/Locomotive

Toolkit for training/converting LibreTranslate compatible language models 🚂

Primary LanguagePythonGNU Affero General Public License v3.0AGPL-3.0

Locomotive

Easy to use, cross-platform toolkit to train argos-translate models, which can be used by LibreTranslate 🚂

It can also convert pre-trained Opus-MT models.

Requirements

  • Python >= 3.8
  • NVIDIA CUDA graphics card (not required, but highly recommended)

Install

git clone https://github.com/LibreTranslate/Locomotive --depth 1
cd Locomotive
pip install -r requirements.txt

Background

Language models can be trained by providing lots of example translations from a source language to a target language. All you need to get started is a set of two files (source and target). The source file containing sentences written in the source language and a corresponding file with sentences written in the target language.

For example:

source.txt:

Hello
I'm a train!
Goodbye

target.txt:

Hola
¡Soy un tren!
Adiós

You'll need a few million sentences to train decent models, and at least ~100k sentences to get some results. OPUS has a good collection of datasets to get started. You can also use any of the data sources listed on the argos-train index.
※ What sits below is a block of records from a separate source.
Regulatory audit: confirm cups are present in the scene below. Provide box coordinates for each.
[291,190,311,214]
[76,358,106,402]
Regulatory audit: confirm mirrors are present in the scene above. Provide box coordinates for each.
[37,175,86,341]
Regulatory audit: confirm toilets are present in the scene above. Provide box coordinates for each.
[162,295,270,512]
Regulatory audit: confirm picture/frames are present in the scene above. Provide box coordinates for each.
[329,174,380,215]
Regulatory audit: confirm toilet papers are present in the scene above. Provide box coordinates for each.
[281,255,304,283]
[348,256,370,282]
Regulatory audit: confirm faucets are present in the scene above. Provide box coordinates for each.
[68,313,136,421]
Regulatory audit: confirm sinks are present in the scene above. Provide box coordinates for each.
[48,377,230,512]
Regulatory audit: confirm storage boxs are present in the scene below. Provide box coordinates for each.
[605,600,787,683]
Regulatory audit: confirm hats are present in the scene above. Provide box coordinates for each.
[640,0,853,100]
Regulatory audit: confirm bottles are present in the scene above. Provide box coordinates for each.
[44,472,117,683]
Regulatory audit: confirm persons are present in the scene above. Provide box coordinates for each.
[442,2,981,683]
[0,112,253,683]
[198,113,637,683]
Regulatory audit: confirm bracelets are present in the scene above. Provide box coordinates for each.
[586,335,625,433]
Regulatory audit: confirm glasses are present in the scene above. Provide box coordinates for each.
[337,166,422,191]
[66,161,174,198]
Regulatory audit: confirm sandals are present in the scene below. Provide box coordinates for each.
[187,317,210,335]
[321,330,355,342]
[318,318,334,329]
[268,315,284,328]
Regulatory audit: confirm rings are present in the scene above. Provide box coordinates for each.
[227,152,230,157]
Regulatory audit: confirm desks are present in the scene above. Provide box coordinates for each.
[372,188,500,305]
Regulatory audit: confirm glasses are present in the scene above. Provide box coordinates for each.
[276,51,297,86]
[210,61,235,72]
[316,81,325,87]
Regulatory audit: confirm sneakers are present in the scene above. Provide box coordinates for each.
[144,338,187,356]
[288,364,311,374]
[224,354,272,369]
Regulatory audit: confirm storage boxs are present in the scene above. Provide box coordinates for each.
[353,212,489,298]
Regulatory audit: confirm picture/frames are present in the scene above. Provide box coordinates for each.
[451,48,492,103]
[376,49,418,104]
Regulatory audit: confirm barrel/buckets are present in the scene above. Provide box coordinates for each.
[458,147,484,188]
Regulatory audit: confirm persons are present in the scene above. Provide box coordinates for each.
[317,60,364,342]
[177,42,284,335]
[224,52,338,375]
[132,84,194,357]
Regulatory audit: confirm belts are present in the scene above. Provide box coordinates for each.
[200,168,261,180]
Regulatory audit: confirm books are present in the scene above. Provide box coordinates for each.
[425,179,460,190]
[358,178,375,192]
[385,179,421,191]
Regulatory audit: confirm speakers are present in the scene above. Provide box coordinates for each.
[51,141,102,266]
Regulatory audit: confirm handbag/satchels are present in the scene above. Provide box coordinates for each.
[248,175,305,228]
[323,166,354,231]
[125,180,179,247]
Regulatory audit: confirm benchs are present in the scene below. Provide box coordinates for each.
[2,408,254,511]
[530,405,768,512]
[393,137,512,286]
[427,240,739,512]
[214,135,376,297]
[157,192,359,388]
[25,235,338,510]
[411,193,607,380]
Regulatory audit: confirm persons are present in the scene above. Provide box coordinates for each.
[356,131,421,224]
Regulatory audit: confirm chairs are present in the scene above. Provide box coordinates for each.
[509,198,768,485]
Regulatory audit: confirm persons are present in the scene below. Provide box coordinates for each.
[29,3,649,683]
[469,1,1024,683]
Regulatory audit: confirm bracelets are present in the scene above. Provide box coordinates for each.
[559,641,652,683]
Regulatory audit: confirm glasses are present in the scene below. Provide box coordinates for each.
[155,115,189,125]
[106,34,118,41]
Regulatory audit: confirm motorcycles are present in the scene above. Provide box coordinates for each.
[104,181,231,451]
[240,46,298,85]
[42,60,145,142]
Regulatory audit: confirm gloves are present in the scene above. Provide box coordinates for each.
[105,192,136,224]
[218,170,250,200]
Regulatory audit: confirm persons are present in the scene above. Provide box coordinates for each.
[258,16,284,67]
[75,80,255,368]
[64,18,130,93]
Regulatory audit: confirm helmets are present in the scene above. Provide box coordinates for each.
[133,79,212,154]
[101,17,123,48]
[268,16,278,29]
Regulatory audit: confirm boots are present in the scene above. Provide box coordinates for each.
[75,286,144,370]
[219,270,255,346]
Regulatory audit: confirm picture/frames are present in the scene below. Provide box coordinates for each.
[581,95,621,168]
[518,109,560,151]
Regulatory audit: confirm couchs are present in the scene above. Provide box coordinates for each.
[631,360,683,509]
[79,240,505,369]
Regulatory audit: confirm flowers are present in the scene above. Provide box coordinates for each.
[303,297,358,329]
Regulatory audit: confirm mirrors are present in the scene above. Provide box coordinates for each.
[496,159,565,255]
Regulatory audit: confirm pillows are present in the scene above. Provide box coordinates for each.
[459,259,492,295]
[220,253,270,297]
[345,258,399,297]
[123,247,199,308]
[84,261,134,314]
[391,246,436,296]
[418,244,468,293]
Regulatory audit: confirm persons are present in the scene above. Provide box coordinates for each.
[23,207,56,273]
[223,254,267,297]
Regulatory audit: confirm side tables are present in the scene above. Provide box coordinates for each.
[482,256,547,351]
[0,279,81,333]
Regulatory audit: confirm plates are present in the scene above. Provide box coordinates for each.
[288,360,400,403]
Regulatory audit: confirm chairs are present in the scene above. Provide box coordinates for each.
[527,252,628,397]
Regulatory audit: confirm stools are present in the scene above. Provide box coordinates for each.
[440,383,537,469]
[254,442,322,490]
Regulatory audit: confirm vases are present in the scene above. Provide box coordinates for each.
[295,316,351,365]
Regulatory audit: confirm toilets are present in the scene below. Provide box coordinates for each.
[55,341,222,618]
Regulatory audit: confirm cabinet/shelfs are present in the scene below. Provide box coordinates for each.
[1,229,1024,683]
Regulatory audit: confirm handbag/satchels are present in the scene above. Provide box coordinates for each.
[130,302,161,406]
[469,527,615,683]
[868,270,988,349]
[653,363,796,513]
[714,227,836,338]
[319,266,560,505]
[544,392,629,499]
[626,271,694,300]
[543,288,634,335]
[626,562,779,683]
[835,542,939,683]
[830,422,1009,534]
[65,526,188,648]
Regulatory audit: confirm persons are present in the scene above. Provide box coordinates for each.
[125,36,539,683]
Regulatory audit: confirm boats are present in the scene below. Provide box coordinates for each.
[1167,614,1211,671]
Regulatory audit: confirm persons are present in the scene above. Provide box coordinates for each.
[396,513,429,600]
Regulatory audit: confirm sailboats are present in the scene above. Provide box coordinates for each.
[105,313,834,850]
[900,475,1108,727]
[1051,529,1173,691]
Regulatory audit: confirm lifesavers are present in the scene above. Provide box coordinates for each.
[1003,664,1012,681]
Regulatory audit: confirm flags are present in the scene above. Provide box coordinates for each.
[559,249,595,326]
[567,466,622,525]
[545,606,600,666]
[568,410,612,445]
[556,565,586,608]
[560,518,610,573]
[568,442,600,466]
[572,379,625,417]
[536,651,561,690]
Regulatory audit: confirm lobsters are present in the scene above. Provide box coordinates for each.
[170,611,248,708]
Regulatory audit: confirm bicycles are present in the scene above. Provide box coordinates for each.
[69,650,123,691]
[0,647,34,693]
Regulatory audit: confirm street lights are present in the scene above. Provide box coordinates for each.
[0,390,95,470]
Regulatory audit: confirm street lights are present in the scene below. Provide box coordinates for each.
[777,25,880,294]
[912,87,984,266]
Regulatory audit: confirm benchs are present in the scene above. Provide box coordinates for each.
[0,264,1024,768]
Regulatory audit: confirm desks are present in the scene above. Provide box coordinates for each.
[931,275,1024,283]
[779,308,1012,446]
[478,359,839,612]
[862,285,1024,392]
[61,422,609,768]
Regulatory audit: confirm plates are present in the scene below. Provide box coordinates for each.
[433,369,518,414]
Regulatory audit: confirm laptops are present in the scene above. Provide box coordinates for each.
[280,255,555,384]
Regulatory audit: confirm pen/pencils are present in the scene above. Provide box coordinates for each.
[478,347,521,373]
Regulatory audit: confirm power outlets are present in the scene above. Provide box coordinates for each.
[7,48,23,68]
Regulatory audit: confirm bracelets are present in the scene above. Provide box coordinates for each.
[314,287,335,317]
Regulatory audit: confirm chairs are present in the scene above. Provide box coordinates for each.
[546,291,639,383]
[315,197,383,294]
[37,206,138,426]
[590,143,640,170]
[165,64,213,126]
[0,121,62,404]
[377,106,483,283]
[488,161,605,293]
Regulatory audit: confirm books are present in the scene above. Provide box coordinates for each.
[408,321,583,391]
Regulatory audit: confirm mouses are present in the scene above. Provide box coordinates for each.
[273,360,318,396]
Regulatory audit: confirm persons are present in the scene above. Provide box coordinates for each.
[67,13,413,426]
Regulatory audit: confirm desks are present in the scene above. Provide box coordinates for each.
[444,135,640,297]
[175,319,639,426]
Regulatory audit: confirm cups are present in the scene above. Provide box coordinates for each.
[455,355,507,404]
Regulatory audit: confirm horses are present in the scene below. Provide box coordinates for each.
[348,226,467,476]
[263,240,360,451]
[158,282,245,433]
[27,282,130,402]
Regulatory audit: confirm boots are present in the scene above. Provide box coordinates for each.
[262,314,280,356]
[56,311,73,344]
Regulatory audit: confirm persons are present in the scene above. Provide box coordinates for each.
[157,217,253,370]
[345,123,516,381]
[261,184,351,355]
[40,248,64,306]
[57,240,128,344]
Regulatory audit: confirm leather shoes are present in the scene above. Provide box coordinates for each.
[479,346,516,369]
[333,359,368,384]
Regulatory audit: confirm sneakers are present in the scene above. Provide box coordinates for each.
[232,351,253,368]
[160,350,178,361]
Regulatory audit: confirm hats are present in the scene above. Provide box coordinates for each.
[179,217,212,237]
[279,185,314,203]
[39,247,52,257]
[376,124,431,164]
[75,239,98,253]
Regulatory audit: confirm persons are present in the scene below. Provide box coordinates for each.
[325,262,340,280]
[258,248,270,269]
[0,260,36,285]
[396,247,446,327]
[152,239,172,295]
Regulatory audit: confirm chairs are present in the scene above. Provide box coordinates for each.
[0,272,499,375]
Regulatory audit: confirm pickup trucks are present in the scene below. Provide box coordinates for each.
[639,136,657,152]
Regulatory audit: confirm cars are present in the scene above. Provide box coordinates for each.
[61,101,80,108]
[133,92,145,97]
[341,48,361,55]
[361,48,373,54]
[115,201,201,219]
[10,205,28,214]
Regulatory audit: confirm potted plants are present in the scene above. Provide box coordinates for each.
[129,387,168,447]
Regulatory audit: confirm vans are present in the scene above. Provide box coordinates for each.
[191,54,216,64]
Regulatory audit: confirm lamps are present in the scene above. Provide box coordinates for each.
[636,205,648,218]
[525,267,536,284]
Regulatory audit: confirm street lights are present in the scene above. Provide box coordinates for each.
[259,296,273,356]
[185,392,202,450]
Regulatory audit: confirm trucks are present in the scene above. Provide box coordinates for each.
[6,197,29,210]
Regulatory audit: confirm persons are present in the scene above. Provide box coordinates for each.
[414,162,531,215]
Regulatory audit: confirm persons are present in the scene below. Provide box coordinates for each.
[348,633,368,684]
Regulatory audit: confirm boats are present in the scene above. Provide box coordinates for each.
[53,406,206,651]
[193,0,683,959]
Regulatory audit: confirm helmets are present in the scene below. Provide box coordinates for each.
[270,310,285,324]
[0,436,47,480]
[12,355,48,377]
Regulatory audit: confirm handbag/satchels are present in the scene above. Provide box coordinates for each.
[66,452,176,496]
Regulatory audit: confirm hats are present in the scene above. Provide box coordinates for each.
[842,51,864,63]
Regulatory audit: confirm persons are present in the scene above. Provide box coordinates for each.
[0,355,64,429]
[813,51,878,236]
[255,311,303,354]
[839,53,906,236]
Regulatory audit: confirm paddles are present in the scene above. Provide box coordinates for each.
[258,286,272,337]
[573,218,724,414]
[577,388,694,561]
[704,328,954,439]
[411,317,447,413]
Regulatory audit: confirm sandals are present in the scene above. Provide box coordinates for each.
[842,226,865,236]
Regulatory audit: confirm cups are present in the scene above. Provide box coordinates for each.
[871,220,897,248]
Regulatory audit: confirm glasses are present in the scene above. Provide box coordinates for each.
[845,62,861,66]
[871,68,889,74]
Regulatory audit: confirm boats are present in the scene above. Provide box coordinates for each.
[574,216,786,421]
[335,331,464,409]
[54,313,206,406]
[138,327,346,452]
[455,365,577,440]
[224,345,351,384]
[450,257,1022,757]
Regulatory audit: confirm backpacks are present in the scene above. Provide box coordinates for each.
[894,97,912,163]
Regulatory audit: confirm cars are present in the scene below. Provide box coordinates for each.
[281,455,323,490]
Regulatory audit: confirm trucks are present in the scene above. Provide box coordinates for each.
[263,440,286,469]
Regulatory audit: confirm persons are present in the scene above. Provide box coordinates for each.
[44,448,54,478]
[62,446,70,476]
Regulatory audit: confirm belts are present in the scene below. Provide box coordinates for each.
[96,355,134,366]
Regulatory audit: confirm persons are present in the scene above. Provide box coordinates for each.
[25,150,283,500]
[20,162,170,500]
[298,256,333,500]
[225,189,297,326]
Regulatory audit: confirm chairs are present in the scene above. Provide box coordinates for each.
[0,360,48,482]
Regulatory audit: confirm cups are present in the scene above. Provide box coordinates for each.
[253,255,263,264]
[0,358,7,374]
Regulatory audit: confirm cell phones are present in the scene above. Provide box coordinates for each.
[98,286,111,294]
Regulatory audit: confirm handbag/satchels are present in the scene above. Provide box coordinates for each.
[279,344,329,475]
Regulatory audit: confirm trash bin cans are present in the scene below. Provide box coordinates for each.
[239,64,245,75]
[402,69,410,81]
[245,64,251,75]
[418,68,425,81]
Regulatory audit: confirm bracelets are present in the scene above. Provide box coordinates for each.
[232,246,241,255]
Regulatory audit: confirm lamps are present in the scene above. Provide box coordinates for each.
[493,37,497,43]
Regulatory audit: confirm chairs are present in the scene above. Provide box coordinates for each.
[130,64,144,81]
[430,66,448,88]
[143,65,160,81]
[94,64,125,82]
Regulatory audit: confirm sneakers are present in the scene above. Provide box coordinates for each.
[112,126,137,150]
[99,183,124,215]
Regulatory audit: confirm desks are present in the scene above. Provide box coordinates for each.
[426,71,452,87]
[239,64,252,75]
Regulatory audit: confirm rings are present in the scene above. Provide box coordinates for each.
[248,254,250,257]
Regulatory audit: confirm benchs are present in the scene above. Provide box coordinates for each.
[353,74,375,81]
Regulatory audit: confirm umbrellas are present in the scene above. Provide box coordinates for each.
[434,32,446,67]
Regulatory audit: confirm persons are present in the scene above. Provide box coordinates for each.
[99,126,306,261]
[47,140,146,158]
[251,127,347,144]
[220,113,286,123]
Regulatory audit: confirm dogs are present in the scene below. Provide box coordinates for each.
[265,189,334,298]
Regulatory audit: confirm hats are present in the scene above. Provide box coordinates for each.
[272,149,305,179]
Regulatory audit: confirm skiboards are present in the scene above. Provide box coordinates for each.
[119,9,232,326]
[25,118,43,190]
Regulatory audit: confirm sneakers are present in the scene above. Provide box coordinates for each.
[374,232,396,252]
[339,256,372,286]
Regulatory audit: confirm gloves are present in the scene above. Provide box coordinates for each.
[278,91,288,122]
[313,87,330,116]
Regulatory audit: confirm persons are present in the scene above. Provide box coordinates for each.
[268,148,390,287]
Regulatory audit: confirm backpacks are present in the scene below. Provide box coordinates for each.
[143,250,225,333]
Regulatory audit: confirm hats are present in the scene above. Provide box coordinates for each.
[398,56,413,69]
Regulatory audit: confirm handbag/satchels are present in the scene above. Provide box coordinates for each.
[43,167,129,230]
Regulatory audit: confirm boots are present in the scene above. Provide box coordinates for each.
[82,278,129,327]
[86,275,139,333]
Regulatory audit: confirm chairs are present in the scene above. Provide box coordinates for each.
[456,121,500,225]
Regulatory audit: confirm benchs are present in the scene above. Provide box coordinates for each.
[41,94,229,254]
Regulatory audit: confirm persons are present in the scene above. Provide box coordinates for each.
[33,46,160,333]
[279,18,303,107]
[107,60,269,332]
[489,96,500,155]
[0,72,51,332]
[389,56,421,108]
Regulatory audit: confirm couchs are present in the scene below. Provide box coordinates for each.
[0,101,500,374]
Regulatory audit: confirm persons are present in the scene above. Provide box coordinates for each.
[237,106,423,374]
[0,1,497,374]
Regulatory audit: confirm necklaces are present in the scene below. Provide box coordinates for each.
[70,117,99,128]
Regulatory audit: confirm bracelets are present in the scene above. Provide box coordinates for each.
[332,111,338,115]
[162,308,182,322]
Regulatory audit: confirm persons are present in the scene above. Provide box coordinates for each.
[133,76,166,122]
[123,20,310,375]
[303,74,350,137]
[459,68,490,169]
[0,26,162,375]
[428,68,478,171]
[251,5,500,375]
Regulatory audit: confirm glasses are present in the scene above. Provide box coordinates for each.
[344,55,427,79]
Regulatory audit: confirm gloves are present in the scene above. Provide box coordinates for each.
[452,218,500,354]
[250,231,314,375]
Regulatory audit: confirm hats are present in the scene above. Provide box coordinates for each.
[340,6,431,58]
Also check NLLU.

Usage

Place source.txt and target.txt files in a folder (e.g. mydataset-en_es) of your choice:

mydataset-en_es/
├── source.txt
└── target.txt

Create a config.json file specifying your sources:

{
    "from": {
        "name": "English",
        "code": "en"
    },
    "to": {
        "name": "Spanish",
        "code": "es"
    },
    "version": "1.0",
    "sources": [
        "file://D:\\path\\to\\mydataset-en_es",
        "opus://Ubuntu",
        "http://data.argosopentech.com/data-ccaligned-en_es.argosdata"
    ]   
}

Note you can specify, local folders (using the file:// prefix), internet URLs to .zip archives (using the http:// or https:// prefix) or OPUS datasets (using the opus:// prefix). For a complete list of OPUS datasets, see OPUS.md and note that they are case-sensitive.

Then run:

python train.py --config config.json

Training can take a while and depending on the size of datasets can require a graphics card with lots of memory.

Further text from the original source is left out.